The output is the same as the input, because of the autoencoder idea.

Now I have made this network configuration:

MultiLayerConfiguration conf = new NeuralNetConfiguration.Builder()
    		    .seed(12345)
    		    .weightInit(WeightInit.XAVIER)
    		    .updater(new AdaGrad(0.05))
    		    .activation(Activation.RELU)
    		    .optimizationAlgo(OptimizationAlgorithm.STOCHASTIC_GRADIENT_DESCENT)
    		    .l2(0.0001)
    		    .list()
    		    .layer(0, new DenseLayer.Builder().nIn(27).nOut(50)
    		            .build())
    		    .layer(1, new DenseLayer.Builder().nIn(50).nOut(10)
    		            .build())
    		    .layer(2, new DenseLayer.Builder().nIn(10).nOut(50)
    		            .build())
    		    .layer(3, new OutputLayer.Builder().nIn(50).nOut(27)
    		            .lossFunction(LossFunctions.LossFunction.MSE)
    		            .build())
    		    .build();
    	
        MultiLayerNetwork net = new MultiLayerNetwork(conf);
        net.init();

I am not sure all the hyperparameters, but that is a worry for when the code starts running properly.

Now when the fitting starts, I get a very deep exception:

Exception in thread "main" java.lang.IllegalStateException: Mismatched shapes (shape = [64, 50], column vector shape =[64, 27])
	at org.nd4j.linalg.api.ndarray.BaseNDArray.doColumnWise(BaseNDArray.java:2368)
	at org.nd4j.linalg.api.ndarray.BaseNDArray.muliColumnVector(BaseNDArray.java:2788)
	at org.deeplearning4j.nn.layers.AbstractLayer.applyMask(AbstractLayer.java:252)
	at org.deeplearning4j.nn.layers.BaseLayer.preOutputWithPreNorm(BaseLayer.java:331)
	at org.deeplearning4j.nn.layers.BaseLayer.preOutput(BaseLayer.java:291)
	at org.deeplearning4j.nn.layers.BaseLayer.activate(BaseLayer.java:339)
	at org.deeplearning4j.nn.layers.AbstractLayer.activate(AbstractLayer.java:258)
	at org.deeplearning4j.nn.multilayer.MultiLayerNetwork.ffToLayerActivationsInWs(MultiLayerNetwork.java:1134)
	at org.deeplearning4j.nn.multilayer.MultiLayerNetwork.computeGradientAndScore(MultiLayerNetwork.java:2746)
	at org.deeplearning4j.nn.multilayer.MultiLayerNetwork.computeGradientAndScore(MultiLayerNetwork.java:2704)
	at org.deeplearning4j.optimize.solvers.BaseOptimizer.gradientAndScore(BaseOptimizer.java:170)
	at org.deeplearning4j.optimize.solvers.StochasticGradientDescent.optimize(StochasticGradientDescent.java:63)
	at org.deeplearning4j.optimize.Solver.optimize(Solver.java:52)
	at org.deeplearning4j.nn.multilayer.MultiLayerNetwork.fitHelper(MultiLayerNetwork.java:1715)
	at org.deeplearning4j.nn.multilayer.MultiLayerNetwork.fit(MultiLayerNetwork.java:1636)
	at org.deeplearning4j.nn.multilayer.MultiLayerNetwork.fit(MultiLayerNetwork.java:1623)
	at CAMSTAMUnsupervised.main(CAMSTAMUnsupervised.java:91)
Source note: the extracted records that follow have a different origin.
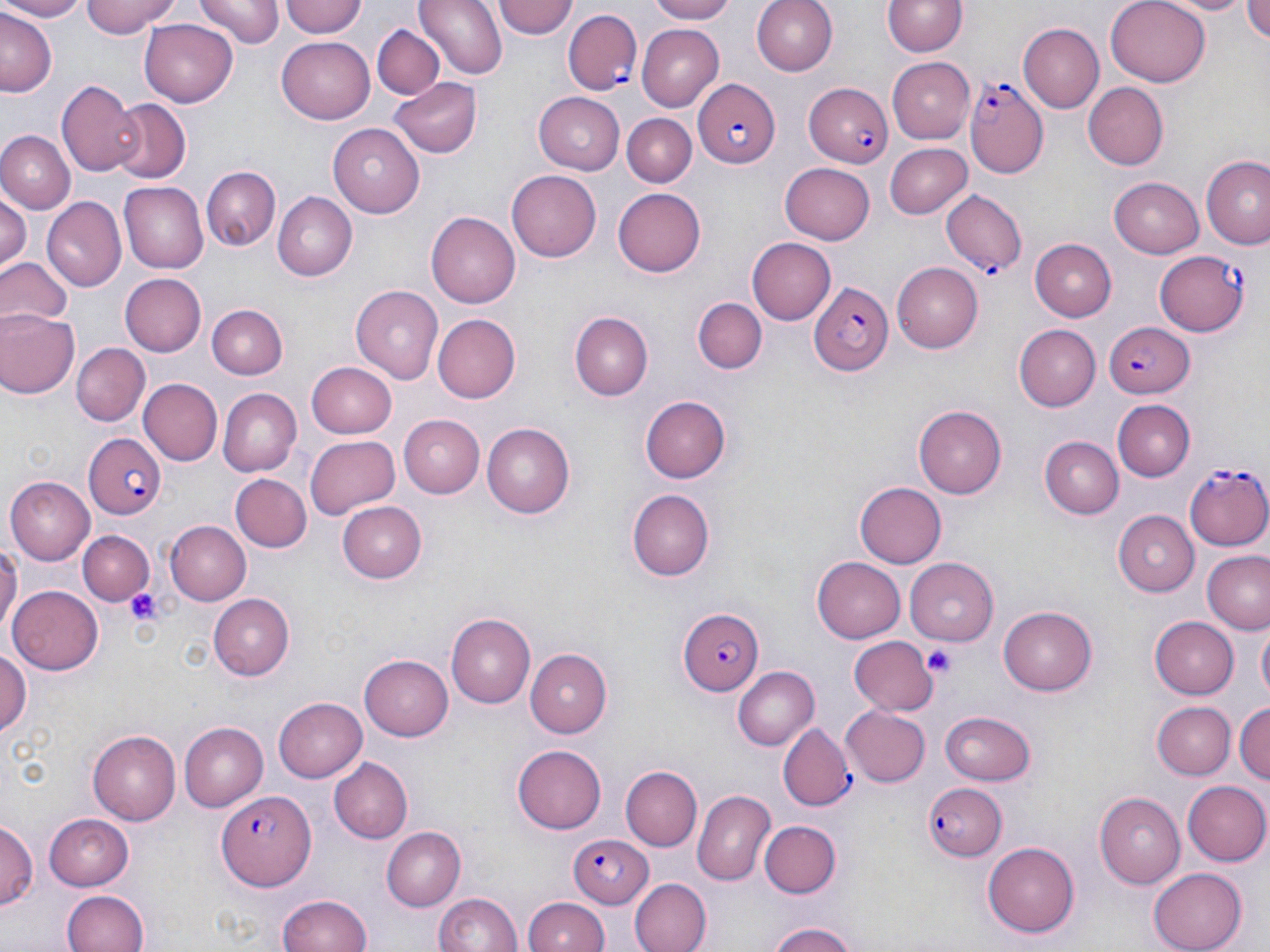

Summary:
  - Coordinate format: approximate bounding boxes as (x1, y1, x2, y2) in pixels
  - Platelet locations: (123, 587, 164, 626), (925, 645, 956, 677)
  - Uninfected red blood cell locations: (0, 0, 89, 21), (80, 0, 183, 39), (197, 0, 282, 47), (281, 0, 367, 40), (416, 0, 507, 81), (496, 0, 577, 39), (645, 0, 741, 24), (752, 0, 838, 75), (1106, 0, 1211, 86), (1167, 0, 1252, 15), (1243, 0, 1270, 47), (883, 1, 966, 57), (0, 12, 56, 95), (138, 20, 240, 108), (1019, 24, 1103, 111), (373, 25, 444, 101), (637, 25, 723, 109), (277, 33, 376, 121), (888, 57, 975, 142), (390, 78, 480, 156), (59, 82, 144, 175), (1083, 83, 1169, 170), (532, 93, 625, 174), (111, 99, 191, 185), (622, 113, 696, 187), (328, 124, 426, 215), (0, 129, 74, 211), (885, 142, 972, 218), (1201, 155, 1270, 249), (778, 162, 876, 244), (202, 166, 280, 251), (507, 169, 603, 262), (1109, 176, 1204, 258), (120, 182, 208, 272), (611, 187, 706, 277), (0, 192, 29, 268), (273, 192, 355, 281), (43, 196, 126, 292), (426, 211, 523, 307), (746, 238, 836, 326), (1028, 238, 1116, 321), (0, 258, 73, 328), (895, 261, 984, 354), (120, 273, 205, 356), (350, 285, 444, 384), (692, 294, 768, 377), (208, 303, 287, 379), (0, 310, 81, 398), (570, 312, 652, 400), (431, 313, 520, 404), (1013, 325, 1099, 410), (72, 344, 148, 426), (309, 361, 398, 436), (139, 379, 223, 466), (216, 389, 300, 478), (641, 395, 732, 482), (1111, 400, 1194, 481), (914, 405, 1006, 498), (396, 413, 484, 498), (483, 424, 574, 517), (305, 435, 398, 518), (1042, 436, 1122, 518), (231, 474, 310, 552), (6, 476, 94, 564), (853, 482, 944, 568), (627, 489, 714, 579), (335, 501, 429, 583), (1112, 511, 1198, 596), (168, 520, 251, 606), (79, 530, 152, 605), (0, 536, 19, 639), (1202, 552, 1270, 635), (812, 557, 904, 642), (904, 559, 999, 647), (8, 585, 104, 675), (209, 594, 292, 680), (999, 607, 1098, 694), (446, 613, 534, 707), (1152, 615, 1238, 698), (1259, 626, 1270, 700), (850, 637, 936, 714), (525, 647, 613, 737), (0, 648, 29, 744), (359, 652, 454, 738), (732, 666, 817, 751), (274, 696, 367, 783), (1153, 702, 1236, 780), (1234, 702, 1270, 788), (842, 705, 931, 787), (940, 710, 1038, 788), (179, 721, 266, 811), (87, 730, 180, 824), (512, 744, 607, 833), (329, 758, 413, 844), (619, 766, 701, 852), (1183, 781, 1269, 866), (694, 790, 774, 885), (1094, 792, 1184, 889), (42, 812, 136, 890), (0, 819, 37, 915), (758, 820, 840, 898), (380, 827, 464, 911), (981, 843, 1082, 938), (1150, 865, 1247, 950), (630, 878, 710, 952), (60, 890, 147, 952), (277, 892, 374, 952), (434, 892, 524, 952), (523, 895, 609, 952), (764, 920, 866, 952)
  - Plasmodium falciparum-infected red blood cell locations: (564, 9, 643, 96), (691, 79, 781, 168), (965, 83, 1049, 177), (803, 84, 895, 167), (942, 192, 1027, 274), (1154, 249, 1250, 336), (807, 282, 893, 377), (1105, 320, 1192, 399), (81, 431, 165, 519), (1184, 462, 1270, 550), (676, 605, 765, 696), (778, 725, 854, 811), (922, 781, 1007, 862), (214, 789, 314, 890), (565, 835, 655, 907)
  - Slide-level diagnosis: Plasmodium falciparum
  - Modality: light microscopy
  - Magnification: 1000x
  - Stain: May-Grünwald-Giemsa
  - Preparation: thin blood smear
  - Image size: 1270×952 pixels
  - Field of view: one of a larger specimen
The 27 are my columns, so that makes sense. The 50 correspond to the the first layer of the network. Specifically this line of code: .layer(0, new DenseLayer.Builder().nIn(inputNum).nOut(50).
I am not sure what the 64 is, maybe a batch size.
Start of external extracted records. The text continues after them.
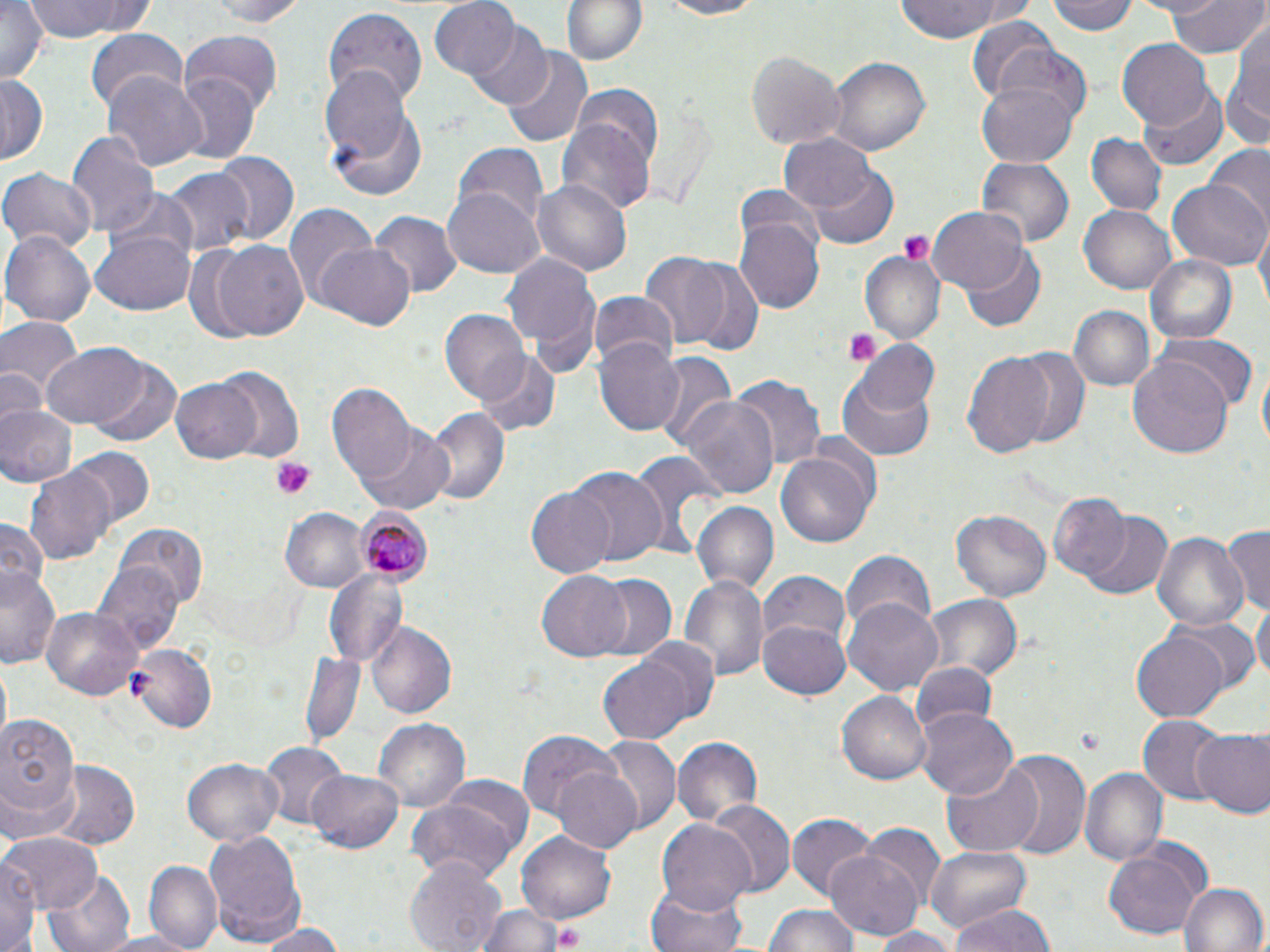

Summary:
  - Coordinate format: approximate bounding boxes as [x1, y1, x2, y2] in pixels
  - Platelet locations: [895, 229, 935, 263], [845, 331, 881, 366], [269, 457, 317, 500], [550, 921, 587, 951]
  - Plasmodium malariae-infected red blood cell locations: [351, 510, 432, 585]
  - Uninfected red blood cell locations: [0, 0, 47, 86], [23, 0, 155, 43], [210, 0, 310, 28], [558, 0, 649, 68], [649, 0, 768, 19], [893, 0, 1014, 42], [1050, 0, 1140, 36], [1168, 0, 1266, 58], [428, 1, 520, 79], [322, 8, 427, 106], [965, 17, 1060, 100], [463, 21, 554, 110], [1222, 24, 1270, 154], [86, 28, 189, 114], [179, 34, 283, 118], [1118, 40, 1214, 129], [985, 42, 1094, 137], [501, 48, 591, 148], [746, 49, 845, 150], [828, 57, 931, 159], [321, 70, 425, 198], [102, 72, 207, 173], [173, 73, 259, 166], [0, 78, 46, 163], [976, 79, 1079, 168], [1136, 82, 1228, 172], [571, 83, 662, 167], [559, 118, 654, 220], [67, 130, 158, 241], [776, 133, 879, 215], [1086, 134, 1163, 214], [453, 144, 549, 232], [1204, 145, 1270, 227], [212, 152, 300, 247], [980, 158, 1072, 246], [160, 166, 254, 258], [811, 167, 898, 248], [0, 168, 97, 257], [532, 177, 632, 278], [1169, 177, 1270, 270], [733, 182, 823, 265], [443, 185, 543, 278], [102, 189, 201, 275], [283, 203, 379, 307], [1079, 203, 1178, 294], [928, 207, 1028, 295], [370, 210, 461, 297], [736, 216, 825, 312], [1254, 224, 1269, 315], [95, 228, 196, 315], [3, 231, 94, 327], [206, 240, 309, 342], [316, 246, 414, 330], [963, 248, 1047, 332], [638, 249, 743, 353], [502, 252, 599, 358], [861, 252, 945, 343], [1146, 253, 1239, 344], [682, 258, 763, 358], [588, 291, 681, 369], [1068, 305, 1157, 390], [440, 311, 529, 405], [0, 317, 82, 403], [1150, 333, 1254, 414], [595, 339, 686, 436], [854, 339, 938, 416], [39, 340, 157, 434], [1007, 345, 1091, 448], [474, 350, 560, 436], [963, 351, 1057, 463], [649, 353, 736, 452], [1126, 354, 1236, 462], [1256, 358, 1268, 463], [87, 359, 182, 448], [215, 366, 304, 461], [0, 367, 46, 433], [837, 374, 937, 460], [731, 375, 826, 471], [170, 377, 263, 464], [328, 387, 417, 488], [676, 396, 778, 497], [0, 402, 77, 484], [423, 407, 510, 508], [356, 426, 457, 516], [71, 447, 151, 526], [774, 447, 875, 547], [629, 452, 726, 555], [24, 465, 115, 566], [567, 468, 668, 567], [527, 487, 619, 579], [1047, 493, 1131, 580], [690, 502, 780, 596], [280, 508, 370, 594], [950, 511, 1051, 601], [1077, 511, 1171, 601], [0, 516, 49, 594], [1221, 522, 1270, 617], [117, 523, 207, 607], [1153, 530, 1248, 636], [838, 549, 935, 636], [93, 563, 182, 659], [1, 564, 63, 671], [760, 568, 851, 648], [324, 571, 406, 665], [534, 571, 633, 662], [588, 574, 676, 659], [676, 574, 768, 684], [924, 595, 1023, 685], [844, 598, 943, 697], [1251, 601, 1269, 689], [42, 609, 139, 699], [1172, 617, 1258, 698], [757, 620, 851, 701], [366, 623, 456, 719], [1130, 627, 1232, 722], [627, 639, 720, 726], [126, 643, 217, 732], [299, 652, 365, 748], [598, 656, 694, 744], [910, 663, 994, 738], [837, 690, 931, 785], [918, 705, 1019, 800], [1, 713, 83, 826], [1137, 714, 1228, 804], [373, 718, 469, 811], [1193, 728, 1270, 818], [518, 731, 625, 825], [671, 736, 763, 828], [601, 737, 678, 834], [259, 742, 345, 830], [996, 750, 1091, 862], [182, 758, 284, 848], [939, 761, 1042, 855], [50, 762, 140, 850], [309, 767, 406, 853], [552, 767, 643, 853], [1080, 768, 1166, 868], [437, 778, 532, 860], [406, 799, 524, 883], [707, 800, 794, 898], [786, 812, 878, 903], [656, 819, 756, 918], [859, 825, 945, 908], [205, 829, 305, 948], [516, 831, 617, 924], [3, 832, 101, 914], [925, 845, 1031, 932], [1102, 846, 1208, 942], [826, 850, 922, 940], [1, 853, 40, 952], [405, 855, 505, 952], [146, 860, 222, 951], [43, 869, 134, 952], [1179, 882, 1266, 952], [642, 884, 752, 952], [949, 903, 1055, 952], [471, 905, 581, 952], [765, 907, 858, 952], [252, 921, 347, 951], [865, 925, 961, 952]
  - Slide-level diagnosis: Plasmodium malariae
  - Field of view: single
  - Stain: May-Grünwald-Giemsa
  - Modality: optical microscopy
  - Magnification: 1000x
  - Preparation: thin blood smear
  - Image size: 1270×952 pixels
So my question is what I have misconfigured that this exception is thrown? I have tried simply to make the first layer have 27 nodes, but that generates the message: Mismatched shapes (shape = [64, 27], column vector shape =[64, 27]), which is even more confusing.

This is probably a beginner question, so thanks for your help.
Maarten

Mask is applied per example, not per input.

As you aren’t actually masking anything out, you might want to not set any masks at all.

Removing the masks indeed fixed the problem. Thanks!